WORK TO DO = Copy exactly the run of lines that begins at the line with "What is the quantified" and ends at the final line of the entries.

========================

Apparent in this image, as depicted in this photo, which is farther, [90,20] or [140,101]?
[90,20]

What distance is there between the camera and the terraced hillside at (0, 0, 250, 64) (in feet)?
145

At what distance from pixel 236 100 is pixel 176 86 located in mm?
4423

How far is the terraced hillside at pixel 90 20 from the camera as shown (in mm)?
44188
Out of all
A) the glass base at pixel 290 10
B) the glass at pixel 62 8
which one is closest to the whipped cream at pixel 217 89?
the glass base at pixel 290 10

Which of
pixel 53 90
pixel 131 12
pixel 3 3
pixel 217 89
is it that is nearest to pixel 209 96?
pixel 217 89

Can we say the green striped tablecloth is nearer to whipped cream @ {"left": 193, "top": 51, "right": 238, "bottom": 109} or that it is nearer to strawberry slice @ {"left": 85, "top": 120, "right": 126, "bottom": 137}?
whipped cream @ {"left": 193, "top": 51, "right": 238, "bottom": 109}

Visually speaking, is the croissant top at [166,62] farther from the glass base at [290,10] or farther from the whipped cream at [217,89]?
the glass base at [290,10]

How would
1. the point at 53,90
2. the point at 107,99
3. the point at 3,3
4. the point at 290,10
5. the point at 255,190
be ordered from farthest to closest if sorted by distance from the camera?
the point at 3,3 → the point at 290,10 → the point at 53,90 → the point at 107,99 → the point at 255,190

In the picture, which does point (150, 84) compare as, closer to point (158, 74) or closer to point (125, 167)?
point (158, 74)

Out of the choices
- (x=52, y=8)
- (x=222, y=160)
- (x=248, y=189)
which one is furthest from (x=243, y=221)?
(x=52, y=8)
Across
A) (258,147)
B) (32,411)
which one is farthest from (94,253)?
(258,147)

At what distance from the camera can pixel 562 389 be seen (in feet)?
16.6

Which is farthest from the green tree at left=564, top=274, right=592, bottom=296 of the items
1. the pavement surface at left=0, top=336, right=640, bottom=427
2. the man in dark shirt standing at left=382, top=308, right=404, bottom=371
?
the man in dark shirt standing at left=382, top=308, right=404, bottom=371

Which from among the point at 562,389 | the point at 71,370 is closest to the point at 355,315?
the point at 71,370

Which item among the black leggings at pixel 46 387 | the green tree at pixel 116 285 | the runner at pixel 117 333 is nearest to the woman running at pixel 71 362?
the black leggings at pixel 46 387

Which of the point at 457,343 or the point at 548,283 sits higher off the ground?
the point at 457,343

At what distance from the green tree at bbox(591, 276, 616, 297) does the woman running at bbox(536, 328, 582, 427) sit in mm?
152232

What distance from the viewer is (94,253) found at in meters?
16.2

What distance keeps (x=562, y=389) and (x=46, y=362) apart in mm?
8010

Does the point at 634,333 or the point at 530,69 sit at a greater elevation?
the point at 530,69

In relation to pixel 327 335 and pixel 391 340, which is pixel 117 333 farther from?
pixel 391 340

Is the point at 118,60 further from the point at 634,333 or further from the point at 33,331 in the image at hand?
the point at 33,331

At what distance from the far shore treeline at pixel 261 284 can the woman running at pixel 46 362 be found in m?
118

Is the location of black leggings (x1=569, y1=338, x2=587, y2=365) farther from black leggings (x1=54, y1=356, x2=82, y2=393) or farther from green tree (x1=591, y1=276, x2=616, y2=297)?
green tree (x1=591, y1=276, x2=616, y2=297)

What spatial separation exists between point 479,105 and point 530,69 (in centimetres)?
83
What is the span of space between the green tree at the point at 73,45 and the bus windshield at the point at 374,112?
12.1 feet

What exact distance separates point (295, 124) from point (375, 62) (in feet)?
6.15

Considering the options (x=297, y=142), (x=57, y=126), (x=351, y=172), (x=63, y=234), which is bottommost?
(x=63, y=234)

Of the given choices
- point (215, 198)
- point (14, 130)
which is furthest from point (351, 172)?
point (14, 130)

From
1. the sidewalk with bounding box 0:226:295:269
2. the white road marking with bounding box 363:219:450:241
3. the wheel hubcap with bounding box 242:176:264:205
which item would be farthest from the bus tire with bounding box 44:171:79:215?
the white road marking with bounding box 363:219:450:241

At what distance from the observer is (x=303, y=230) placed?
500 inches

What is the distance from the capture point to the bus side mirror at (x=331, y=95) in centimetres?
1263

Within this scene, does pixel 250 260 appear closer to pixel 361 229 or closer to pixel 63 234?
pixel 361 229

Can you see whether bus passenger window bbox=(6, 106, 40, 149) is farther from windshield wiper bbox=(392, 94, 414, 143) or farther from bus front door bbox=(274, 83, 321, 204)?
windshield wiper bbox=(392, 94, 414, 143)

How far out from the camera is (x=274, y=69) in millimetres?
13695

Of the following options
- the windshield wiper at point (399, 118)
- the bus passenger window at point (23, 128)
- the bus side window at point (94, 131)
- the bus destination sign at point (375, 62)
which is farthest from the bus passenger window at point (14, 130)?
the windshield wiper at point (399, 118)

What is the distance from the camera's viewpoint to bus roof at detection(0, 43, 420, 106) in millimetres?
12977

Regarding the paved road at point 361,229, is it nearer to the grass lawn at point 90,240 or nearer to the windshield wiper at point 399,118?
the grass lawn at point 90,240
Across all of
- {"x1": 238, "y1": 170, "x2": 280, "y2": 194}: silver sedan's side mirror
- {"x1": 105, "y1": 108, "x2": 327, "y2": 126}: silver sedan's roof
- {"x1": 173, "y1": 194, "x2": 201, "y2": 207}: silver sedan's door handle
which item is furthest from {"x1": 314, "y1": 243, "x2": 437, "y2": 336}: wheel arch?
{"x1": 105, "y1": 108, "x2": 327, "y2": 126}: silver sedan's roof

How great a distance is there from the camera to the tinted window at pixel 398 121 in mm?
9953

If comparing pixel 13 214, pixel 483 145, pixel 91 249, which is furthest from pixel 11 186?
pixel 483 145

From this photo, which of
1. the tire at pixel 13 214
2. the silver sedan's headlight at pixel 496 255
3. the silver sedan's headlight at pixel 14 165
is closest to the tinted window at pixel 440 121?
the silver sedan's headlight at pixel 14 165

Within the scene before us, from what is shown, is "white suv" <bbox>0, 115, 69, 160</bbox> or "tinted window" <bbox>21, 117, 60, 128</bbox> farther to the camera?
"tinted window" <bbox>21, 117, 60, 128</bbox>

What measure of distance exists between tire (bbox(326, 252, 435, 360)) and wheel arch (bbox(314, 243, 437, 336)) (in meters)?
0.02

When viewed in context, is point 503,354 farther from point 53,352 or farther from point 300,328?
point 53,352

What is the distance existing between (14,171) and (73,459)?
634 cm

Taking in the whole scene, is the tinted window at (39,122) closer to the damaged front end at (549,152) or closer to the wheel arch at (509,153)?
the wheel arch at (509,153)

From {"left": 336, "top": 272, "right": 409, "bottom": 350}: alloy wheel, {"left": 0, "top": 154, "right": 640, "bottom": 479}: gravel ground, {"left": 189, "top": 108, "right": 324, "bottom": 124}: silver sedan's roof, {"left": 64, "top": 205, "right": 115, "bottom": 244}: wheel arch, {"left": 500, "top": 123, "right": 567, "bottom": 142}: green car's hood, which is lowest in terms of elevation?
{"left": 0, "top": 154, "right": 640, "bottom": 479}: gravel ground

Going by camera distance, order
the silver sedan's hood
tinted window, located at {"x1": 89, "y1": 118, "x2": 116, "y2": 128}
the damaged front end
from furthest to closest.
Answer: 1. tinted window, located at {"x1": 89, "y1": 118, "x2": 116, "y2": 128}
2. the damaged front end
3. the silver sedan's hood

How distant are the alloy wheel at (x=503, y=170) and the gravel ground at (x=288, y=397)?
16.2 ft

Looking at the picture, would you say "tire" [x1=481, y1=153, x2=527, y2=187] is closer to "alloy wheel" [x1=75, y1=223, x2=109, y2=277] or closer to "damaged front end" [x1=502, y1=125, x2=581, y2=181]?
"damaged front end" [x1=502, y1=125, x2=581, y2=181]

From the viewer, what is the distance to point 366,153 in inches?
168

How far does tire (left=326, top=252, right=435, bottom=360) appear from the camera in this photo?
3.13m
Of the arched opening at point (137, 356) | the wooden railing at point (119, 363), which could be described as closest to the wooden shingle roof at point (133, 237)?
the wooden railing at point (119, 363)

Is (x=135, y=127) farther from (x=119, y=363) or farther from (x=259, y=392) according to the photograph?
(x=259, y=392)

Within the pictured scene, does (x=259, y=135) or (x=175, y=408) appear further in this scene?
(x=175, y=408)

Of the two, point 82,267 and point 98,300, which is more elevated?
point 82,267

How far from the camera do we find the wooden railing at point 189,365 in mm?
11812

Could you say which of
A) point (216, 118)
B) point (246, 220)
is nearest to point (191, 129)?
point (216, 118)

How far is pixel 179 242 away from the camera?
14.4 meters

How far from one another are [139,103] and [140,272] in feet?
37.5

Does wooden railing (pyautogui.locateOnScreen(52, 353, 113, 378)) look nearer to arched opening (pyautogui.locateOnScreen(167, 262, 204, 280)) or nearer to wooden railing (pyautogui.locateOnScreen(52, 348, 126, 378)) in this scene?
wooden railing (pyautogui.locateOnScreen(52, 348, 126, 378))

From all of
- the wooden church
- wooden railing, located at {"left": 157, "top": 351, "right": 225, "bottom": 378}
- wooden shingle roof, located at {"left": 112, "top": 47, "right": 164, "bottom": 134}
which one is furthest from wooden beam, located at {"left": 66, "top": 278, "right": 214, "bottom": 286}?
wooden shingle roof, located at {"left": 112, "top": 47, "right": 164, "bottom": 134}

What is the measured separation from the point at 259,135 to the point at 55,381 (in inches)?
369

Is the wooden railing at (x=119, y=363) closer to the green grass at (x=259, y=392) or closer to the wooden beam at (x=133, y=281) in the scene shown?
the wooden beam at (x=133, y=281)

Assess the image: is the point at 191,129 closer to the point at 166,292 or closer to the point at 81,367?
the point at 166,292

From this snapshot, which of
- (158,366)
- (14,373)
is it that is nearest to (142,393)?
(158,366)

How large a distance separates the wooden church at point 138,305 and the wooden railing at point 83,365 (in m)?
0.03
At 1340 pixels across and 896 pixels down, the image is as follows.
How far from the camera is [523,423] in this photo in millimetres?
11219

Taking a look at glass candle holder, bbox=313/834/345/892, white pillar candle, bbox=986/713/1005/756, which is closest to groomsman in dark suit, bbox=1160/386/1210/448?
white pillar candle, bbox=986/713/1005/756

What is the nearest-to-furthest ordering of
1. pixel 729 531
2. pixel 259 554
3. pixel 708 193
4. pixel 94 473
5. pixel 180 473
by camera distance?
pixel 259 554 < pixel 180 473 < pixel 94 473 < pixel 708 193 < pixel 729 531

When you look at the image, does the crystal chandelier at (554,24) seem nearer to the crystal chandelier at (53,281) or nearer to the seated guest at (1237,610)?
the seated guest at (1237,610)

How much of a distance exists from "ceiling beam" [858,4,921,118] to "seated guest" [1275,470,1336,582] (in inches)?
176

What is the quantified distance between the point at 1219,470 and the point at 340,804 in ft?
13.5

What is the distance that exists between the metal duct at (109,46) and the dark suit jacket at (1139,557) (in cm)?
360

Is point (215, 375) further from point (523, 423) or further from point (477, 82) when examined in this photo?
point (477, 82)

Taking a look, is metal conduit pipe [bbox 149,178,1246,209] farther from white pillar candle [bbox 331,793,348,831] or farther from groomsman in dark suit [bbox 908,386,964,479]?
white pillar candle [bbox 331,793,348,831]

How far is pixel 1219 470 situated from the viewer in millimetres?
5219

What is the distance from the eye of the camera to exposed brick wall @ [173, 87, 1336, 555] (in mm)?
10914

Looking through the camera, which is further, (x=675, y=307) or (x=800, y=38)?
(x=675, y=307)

========================

TASK RESPONSE =
What is the quantified distance between the point at 1219,470 and the point at 340,804 in ft?
13.5

What is the distance that exists between the metal duct at (109,46) and the dark suit jacket at (1139,557) (in cm)?
360

Is point (215, 375) further from point (523, 423) or further from point (477, 82) when examined in this photo?
point (477, 82)

Taking a look, is metal conduit pipe [bbox 149,178,1246,209] farther from white pillar candle [bbox 331,793,348,831] or farther from groomsman in dark suit [bbox 908,386,964,479]?
white pillar candle [bbox 331,793,348,831]

How far is pixel 1219 470 situated from the viewer in millimetres?
5219

What is the distance from the eye of the camera to exposed brick wall @ [173, 87, 1336, 555] (in mm)?
10914

Looking through the camera, which is further, (x=675, y=307) or (x=800, y=38)?
(x=675, y=307)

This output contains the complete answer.